Il est intéressant de dresser certaines comparaisons entre la LPRPDE et la Projet de loi C-11, afin de comprendre davantage les changements qui s’annoncent de façon imminente dans le secteur de la protection des données à caractère personnel au Canada. D’emblée, l’objectif de ces deux instruments législatifs demeure le même : trouver un juste équilibre entre le droit à la vie privée et à la protection des données personnelles que chaque personne possède et le besoin des organisations de traiter lesdites données personnelles 2 .

Alors que certains concepts qui figurent dans le Projet de loi C-11 sont directement repris de la LPRPDE (tels la définition de renseignement personnel 3 , ou encore l’obligation de notifier le Commissaire à la protection de la vie privée (ci-après « Commissaire ») et les individus concernés en cas d’atteinte à la sécurité des données personnelles 4 ), de nombreux nouveaux principes sont introduits par le Projet de loi C-11 :

  • Le principe de dépersonnalisation : Modifier des données personnelles — ou créer des données à partir de données personnelles — au moyen de procédés techniques afin que ces données ne permettent pas d’identifier un individu ni ne puissent, dans des circonstances raisonnablement prévisibles, être utilisées, seules ou en combinaison avec d’autres données, pour identifier un individu 5 . D’ailleurs, le Projet de loi C-11 prévoit que l’organisation devra veiller, lors de la procédure de dépersonnalisation, d’avoir recours à des procédés techniques et administratifs proportionnels aux fins auxquelles ces données sont dépersonnalisées et à la nature sensible des données personnelles 6 .
  • Le principe de retrait des données personnelles : Suppression définitive et irréversible de données à caractère personnel 7 . L’organisation devra procéder au retrait des données personnelles suite à la demande d’un individu concerné par lesdites données 8 .
  • Obligation de mettre en œuvre un programme de gestion de la protection des données personnelles comprenant des politiques, des pratiques et des procédures relatives (1) à la protection des données personnelles (2) à la réception des demandes de renseignements et des plaintes et à leur traitement (3) à la formation et à l’information fournies à son personnel relativement à ses politiques, à ses pratiques et à ses procédures, et (4) à l’élaboration de contenu expliquant les politiques et les procédures qu’elle a mises en place afin de respecter les obligations qui lui incombent sous le régime de la présente loi 9 . Bien que cette obligation soit fortement similaire à ce qui est retrouvé sous le présent article 10 de la LPRPDE, les organisations devront en plus prendre en compte le volume et de la nature sensible des données personnelles qu’elle traite 10 . De plus, les organisations auront l’obligation de donner accès au Commissaire aux politiques, pratiques et procédures comprises dans son programme de gestion de la protection des données à caractère personnel si celui-ci le demande 11 . En conséquence, il est aussi question d’une obligation de transparence accrue.
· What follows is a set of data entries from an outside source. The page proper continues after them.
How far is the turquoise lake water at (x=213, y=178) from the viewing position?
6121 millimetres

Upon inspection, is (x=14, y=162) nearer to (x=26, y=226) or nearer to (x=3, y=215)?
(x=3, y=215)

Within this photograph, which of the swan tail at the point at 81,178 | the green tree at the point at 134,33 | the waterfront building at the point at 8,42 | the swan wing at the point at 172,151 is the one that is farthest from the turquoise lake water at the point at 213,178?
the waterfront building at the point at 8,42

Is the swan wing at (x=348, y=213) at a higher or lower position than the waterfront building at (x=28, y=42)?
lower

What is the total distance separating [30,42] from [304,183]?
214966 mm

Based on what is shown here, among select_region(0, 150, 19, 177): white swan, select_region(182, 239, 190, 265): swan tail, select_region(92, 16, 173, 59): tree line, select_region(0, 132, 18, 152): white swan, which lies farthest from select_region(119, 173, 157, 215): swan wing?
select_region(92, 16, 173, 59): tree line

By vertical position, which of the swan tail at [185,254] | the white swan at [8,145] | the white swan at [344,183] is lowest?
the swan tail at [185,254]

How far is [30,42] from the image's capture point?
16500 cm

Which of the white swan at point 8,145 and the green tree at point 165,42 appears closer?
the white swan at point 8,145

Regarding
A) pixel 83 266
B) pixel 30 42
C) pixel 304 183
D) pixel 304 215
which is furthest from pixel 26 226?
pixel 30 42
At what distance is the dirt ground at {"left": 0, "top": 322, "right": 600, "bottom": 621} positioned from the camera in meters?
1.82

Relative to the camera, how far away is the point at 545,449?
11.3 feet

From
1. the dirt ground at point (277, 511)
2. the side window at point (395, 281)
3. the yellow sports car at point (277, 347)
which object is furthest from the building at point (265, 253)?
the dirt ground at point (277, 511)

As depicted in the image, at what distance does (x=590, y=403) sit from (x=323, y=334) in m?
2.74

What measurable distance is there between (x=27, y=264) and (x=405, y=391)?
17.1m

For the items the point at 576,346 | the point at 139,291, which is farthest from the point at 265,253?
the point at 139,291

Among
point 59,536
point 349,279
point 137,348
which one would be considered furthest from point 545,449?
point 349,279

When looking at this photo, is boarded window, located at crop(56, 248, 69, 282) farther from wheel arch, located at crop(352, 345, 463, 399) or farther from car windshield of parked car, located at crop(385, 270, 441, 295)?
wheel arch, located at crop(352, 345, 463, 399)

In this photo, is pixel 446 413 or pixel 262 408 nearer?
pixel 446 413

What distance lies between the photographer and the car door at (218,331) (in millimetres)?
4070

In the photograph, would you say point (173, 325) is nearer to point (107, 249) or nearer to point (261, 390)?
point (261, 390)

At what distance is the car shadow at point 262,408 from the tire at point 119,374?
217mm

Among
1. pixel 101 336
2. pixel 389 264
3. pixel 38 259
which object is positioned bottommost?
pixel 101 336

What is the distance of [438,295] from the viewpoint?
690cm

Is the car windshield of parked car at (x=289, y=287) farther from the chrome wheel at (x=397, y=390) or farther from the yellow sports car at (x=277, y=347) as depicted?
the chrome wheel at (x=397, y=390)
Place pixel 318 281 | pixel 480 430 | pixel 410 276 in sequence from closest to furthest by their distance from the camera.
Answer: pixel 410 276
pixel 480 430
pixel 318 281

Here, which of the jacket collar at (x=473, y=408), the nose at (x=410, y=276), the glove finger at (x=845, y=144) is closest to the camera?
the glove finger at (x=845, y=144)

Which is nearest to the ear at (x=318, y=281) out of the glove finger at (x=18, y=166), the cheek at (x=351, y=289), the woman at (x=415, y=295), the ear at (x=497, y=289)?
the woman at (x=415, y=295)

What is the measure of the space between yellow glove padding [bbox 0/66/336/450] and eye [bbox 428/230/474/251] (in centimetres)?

Bien qu’il ne s’agisse pas d’une liste exhaustive, ces exemples nous permettent de remarquer que la nouvelle loi sera plus complète et moderne, et davantage alignée sur la loi européenne.

Le Projet de loi C-11 introduit également certaines précisions, notamment en spécifiant sous quelles conditions une organisation peut collecter ou utiliser les données personnelles d’un individu à son insu ou sans son consentement dans le cadre d’activités commerciales 12 . À titre de comparaison, la LPRPDE est muette à ce niveau. De plus, contrairement à la loi actuelle, le Projet de loi C-11 précise sous quelles conditions une organisation pourra communiquer les données personnelles d’un individu, à son insu ou sans son consentement 13 .

Un des changements les plus importants introduits par le Projet de loi C-11 est la création d’un Tribunal de la protection des renseignements personnels. Ce nouveau Tribunal aura le pouvoir de se pencher sur certaines violations précises à la nouvelle loi 14 et sous recommandation du Commissaire (telle la situation où une organisation a collecté des données à caractère personnel qui ne sont pas nécessaires aux finalités qu’elle a établies et consignées 15 , ou encore si elle a utilisé ou communiqué sans le consentement de la personne concernée des données personnelles pour des finalités autres que celles qu’elle a établies et consignées 16 , etc.). Le Tribunal aura le pouvoir d’infliger une pénalité maximale de 10 millions CAD (un peu plus de 7 millions €) ou de 3 % des recettes globales brutes de l’organisation au cours de son exercice précédant celui pendant lequel la pénalité est infligée, si ce montant est plus élevé.

Soulignons que les pénalités maximales qui sont introduites par le Projet de loi C-11 sont très salées, allant jusqu’à 25 millions CAD (environ 19 millions €) ou 5% des recettes globales brutes de l’organisation au cours de son exercice précédant celui pendant lequel la pénalité est infligée, si ce montant est plus élevé. Ainsi, les entreprises ont tout intérêt à suivre les développements en la matière au Canada et de s’assurer d’être bien accompagnées afin de bien se conformer à leurs obligations légales.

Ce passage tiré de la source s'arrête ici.